Species of flowering plant

Lechenaultia filiformis is a species of flowering plant in the family Goodeniaceae and is native to northern Australia and New Guinea. It is a grasslike, ascending herb with scattered, narrow, fleshy leaves and pale purple-blue to creamy-white, tube-shaped flowers.

==Description==
Lechenaultia filiformis is a grass-like, ascending herb with few branches and that typically grows to a height of up to 40 cm. Its leaves are scattered, 12.5–24 mm long, narrow and fleshy. The flowers are arranged in loose clusters, the sepals 3.0–8.5 mm long and the petals 11–18 mm long, purple, pale blue or creamy-white, and joined at the base to form a white or yellow tube. The petal wings on the upper lobes are rounded, usually 0.5–2.5 mm wide and on the lower lobes usually 1.3–3.5 mm wide.

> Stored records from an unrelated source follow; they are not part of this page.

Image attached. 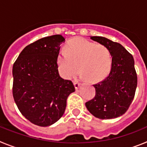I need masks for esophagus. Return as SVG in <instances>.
Wrapping results in <instances>:
<instances>
[{
    "mask_svg": "<svg viewBox=\"0 0 147 147\" xmlns=\"http://www.w3.org/2000/svg\"><path fill=\"white\" fill-rule=\"evenodd\" d=\"M74 85L75 88H76V89H78V88H79V87L80 86V82H79L77 80H75V81L74 82Z\"/></svg>",
    "mask_w": 147,
    "mask_h": 147,
    "instance_id": "1",
    "label": "esophagus"
}]
</instances>
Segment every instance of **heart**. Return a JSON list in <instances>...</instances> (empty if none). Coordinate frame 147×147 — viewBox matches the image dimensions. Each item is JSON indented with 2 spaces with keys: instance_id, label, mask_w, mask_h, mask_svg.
I'll return each instance as SVG.
<instances>
[{
  "instance_id": "heart-1",
  "label": "heart",
  "mask_w": 147,
  "mask_h": 147,
  "mask_svg": "<svg viewBox=\"0 0 147 147\" xmlns=\"http://www.w3.org/2000/svg\"><path fill=\"white\" fill-rule=\"evenodd\" d=\"M58 69L65 79H71L79 72L88 81L98 82L107 77L112 66L110 50L89 40L76 38L70 40L65 50L59 52Z\"/></svg>"
}]
</instances>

Flowering occurs sporadically and the fruit is 25–50 mm long.

==Taxonomy==
Lechenaultia filiformis was first formally described in 1810 by Robert Brown in his Prodromus Florae Novae Hollandiae et Insulae Van Diemen. The specific epithet (filiformis) means "thread-like".

==Distribution and habitat==
This lechenaultia grows in spinifex grassland or in woodland from the Kimberley region of northern Western Australia through the north of the Northern Territory to the Cape York Peninsula in Queensland and the coast of New Guinea.